As at any crossroads, the signs point several ways.
Those SOEs, indeed, are being reformed. President Xi Jinping is rooting out corruption. The Shanghai and Shenzhen free trade zones and the Hong Kong- Shanghai (and soon Shenzhen) Stock Connect schemes will allow foreign and domestic investors to “dip their toes.”
China also continues to fund projects in Vietnam, the Philippines and Indonesia, and the Asia Infrastructure Investment Bank, which China is organizing, is being embraced across the region as an alternative to the U.S.-centric World Bank and Asian Development Bank. Given the huge strides China has made in raising its standard of living, improving its infrastruc- ture and developing new technologies, it’s no wonder emerging economies look to China as a model.

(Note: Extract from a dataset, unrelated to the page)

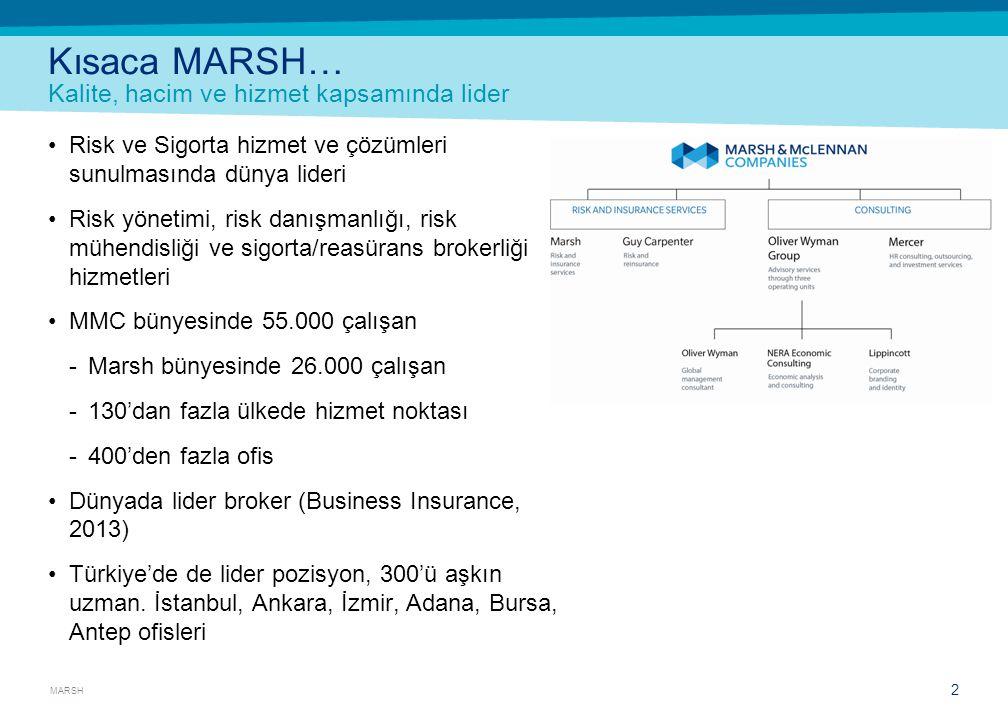 Marsh Ofisleri 3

But foreign investors continue to be wary despite the enormous size of China’s market and the love of Chinese consumers for foreign brands. Well-founded doubts persist about how safe those investments may be when the foundational principles of economic freedom, at best, are embryonic. And the jury is still out on Xi Jinping’s reforms. Are they intended to establish market transparency and fairness? Or are they motivated by a desire to consolidate power?
These uncertainties are shared by China’s emerging middle class. China needs its people to invest in and spend more on the domestic economy, but, as is the case with foreign investors, people worry about the safety of their money. They also are concerned about their retirement and health. Social Security helped U.S. consumers feel secure enough to spend in middle life; China has to provide its people with retirement and healthcare benefits in order to replicate that demand.
Right now, however, China remains an enormous driver of world growth. If China does not succeed, the entire world will suffer.
What should the West do? Lecturing China won’t work. It must develop its own way. But the West should seize every opportu- nity to engage with the Middle Kingdom. That’s the surest way to promote the emergence of the liberties and freedoms upon which sustained economic success depends. And then, perhaps, the changes that need and want to happen will.